Now and then, as in the beautiful ballad Annabel Lee, and To One in Paradise, the poet emerges into the light of common human feeling and speaks a more intelligible language. But in general his poetry is not the poetry of the heart, and its passion is not the passion of flesh and blood. In Poe the thought of death is always near, and of the shadowy borderland between death and life.

"The play is the tragedy 'Man,'
And its hero the Conqueror Worm."

The prose tale, Ligeia, in which these verses are inserted, is one of the most powerful of all Poe's writings, and its theme is the power of the will to overcome death. In that singularly impressive poem, The Sleeper, the morbid horror which invests the tomb springs from the same source, the materiality of Poe's imagination, which refuses to let the soul go free from the body.

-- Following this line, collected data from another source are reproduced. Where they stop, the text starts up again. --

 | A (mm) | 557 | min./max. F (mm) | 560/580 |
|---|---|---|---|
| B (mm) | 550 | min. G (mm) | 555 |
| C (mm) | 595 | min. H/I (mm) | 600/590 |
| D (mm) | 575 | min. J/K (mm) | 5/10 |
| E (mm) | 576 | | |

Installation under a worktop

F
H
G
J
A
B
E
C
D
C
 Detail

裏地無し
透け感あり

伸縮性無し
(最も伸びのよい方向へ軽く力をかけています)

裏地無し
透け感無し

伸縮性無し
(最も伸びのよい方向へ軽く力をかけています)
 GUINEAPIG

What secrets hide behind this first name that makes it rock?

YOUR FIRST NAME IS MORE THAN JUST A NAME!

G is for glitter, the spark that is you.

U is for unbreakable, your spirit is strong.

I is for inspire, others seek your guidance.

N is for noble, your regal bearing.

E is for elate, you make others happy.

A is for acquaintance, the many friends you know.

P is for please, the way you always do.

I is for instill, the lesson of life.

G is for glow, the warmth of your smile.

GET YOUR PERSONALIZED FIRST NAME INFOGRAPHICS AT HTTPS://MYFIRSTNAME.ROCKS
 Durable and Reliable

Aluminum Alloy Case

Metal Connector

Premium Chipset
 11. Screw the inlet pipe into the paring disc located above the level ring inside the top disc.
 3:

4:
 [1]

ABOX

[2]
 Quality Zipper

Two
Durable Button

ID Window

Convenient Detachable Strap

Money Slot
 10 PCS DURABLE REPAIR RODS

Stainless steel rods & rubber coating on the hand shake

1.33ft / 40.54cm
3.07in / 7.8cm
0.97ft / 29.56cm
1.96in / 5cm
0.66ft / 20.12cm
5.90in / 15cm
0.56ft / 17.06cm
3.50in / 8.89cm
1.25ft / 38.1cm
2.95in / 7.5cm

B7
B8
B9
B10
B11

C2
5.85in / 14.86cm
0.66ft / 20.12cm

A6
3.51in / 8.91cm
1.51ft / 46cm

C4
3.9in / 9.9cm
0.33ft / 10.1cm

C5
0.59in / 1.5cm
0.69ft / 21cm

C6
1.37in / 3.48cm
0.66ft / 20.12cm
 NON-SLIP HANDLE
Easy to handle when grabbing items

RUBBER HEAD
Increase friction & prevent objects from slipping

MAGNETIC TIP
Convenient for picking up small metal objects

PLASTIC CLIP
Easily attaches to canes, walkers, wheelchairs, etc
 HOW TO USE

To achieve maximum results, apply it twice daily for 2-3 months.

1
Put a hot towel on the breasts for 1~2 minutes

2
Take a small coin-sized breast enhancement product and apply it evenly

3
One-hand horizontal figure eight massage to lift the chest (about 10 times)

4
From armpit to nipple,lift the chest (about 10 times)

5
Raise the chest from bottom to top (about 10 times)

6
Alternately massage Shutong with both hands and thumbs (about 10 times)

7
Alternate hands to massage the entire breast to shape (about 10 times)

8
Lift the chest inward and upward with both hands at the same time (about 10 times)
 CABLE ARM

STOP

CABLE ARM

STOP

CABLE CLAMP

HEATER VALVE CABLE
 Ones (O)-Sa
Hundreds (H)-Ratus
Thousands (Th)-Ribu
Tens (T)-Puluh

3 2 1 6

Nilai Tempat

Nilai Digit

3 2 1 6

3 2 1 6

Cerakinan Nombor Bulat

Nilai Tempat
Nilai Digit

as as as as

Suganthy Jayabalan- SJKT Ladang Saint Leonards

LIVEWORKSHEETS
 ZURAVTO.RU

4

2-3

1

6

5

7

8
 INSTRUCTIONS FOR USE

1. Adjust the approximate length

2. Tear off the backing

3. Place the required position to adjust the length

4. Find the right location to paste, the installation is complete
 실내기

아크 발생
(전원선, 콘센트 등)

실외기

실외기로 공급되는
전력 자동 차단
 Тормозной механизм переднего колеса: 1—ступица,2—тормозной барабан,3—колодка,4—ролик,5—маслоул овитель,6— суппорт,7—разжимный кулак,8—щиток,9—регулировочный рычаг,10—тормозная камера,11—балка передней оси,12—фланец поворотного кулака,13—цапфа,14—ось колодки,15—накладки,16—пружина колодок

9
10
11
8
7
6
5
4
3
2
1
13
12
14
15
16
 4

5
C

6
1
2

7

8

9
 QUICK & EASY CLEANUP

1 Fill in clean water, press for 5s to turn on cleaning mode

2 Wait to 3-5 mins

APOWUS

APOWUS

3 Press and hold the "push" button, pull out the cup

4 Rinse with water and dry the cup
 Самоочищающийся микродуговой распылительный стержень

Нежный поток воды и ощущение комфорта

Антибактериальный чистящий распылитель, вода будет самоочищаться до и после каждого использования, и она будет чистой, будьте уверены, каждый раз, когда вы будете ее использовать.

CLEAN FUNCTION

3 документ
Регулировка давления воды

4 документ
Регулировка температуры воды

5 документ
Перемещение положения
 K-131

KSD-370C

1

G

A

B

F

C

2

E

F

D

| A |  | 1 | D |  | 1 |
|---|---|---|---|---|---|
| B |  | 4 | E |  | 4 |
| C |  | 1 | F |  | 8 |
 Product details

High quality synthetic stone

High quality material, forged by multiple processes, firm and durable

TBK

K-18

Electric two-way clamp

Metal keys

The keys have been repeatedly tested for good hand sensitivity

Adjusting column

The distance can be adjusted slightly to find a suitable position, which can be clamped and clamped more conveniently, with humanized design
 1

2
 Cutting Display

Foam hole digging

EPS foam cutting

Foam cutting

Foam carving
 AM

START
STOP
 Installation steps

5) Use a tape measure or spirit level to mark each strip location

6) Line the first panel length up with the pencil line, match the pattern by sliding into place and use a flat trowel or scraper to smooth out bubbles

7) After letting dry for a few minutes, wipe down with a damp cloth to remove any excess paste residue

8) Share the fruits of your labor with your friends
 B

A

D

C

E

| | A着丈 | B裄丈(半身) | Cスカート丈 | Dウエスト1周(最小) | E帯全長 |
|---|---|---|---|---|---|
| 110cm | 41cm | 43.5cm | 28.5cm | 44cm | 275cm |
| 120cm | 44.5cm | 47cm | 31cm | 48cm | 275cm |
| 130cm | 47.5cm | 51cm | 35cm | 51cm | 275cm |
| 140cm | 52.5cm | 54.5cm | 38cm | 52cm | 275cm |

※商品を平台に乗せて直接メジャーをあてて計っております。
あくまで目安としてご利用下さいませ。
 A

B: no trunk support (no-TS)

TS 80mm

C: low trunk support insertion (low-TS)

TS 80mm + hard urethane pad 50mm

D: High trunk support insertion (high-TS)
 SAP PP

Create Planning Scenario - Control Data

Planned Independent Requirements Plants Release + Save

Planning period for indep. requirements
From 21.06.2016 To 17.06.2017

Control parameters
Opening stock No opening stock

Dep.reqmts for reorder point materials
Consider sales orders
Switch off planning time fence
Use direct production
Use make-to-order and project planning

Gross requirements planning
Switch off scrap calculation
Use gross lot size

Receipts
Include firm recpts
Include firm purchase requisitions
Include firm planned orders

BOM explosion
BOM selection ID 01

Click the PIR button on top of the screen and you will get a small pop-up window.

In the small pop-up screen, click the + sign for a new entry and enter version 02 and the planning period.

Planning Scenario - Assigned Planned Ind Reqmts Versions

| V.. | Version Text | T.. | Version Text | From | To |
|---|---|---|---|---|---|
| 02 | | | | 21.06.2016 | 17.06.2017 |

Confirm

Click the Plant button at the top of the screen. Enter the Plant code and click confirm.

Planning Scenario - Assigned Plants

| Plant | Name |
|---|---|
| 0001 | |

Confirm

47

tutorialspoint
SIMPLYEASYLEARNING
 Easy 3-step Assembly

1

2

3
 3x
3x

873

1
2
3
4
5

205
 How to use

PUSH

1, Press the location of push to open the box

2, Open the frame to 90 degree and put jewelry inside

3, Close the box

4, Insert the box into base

This quality explains why Poe's Tales of the Grotesque and Arabesque, 1840, are on a lower plane than Hawthorne's romances, to which a few of them, like William Wilson, and The Man of the Crowd, have some resemblance. The former of these, in particular, is in Hawthorne's peculiar province, the allegory of the conscience. But in general the tragedy in Hawthorne is a spiritual one, while Poe calls in the aid of material forces. The passion of physical fear or of superstitious horror is that which his writings most frequently excite. These tales represent various grades of the frightful and the ghastly, from the mere bugaboo story like the Black Cat, which makes children afraid to go in the dark, up to the breathless terror of the Cask of Amontillado, or the Red Death. Poe's masterpiece in this kind is the fateful tale of the Fall of the House of Usher, with its solemn and magnificent close. His prose, at its best, often recalls, in its richly imaginative cast, the manner of De Quincey in such passages as his Dream Fugue, or Our Ladies of Sorrow. In descriptive pieces like the Domain of Arnheim, and stories of adventure like the Descent into the Maelstrom, and his long sea-tale, The Narrative of Arthur Gordon Pym, 1838, he displayed, a realistic inventiveness almost equal to Swift's or De Foe's. He was not without a mocking irony, but he had no constructive humor, and his attempts at the facetious were mostly failures.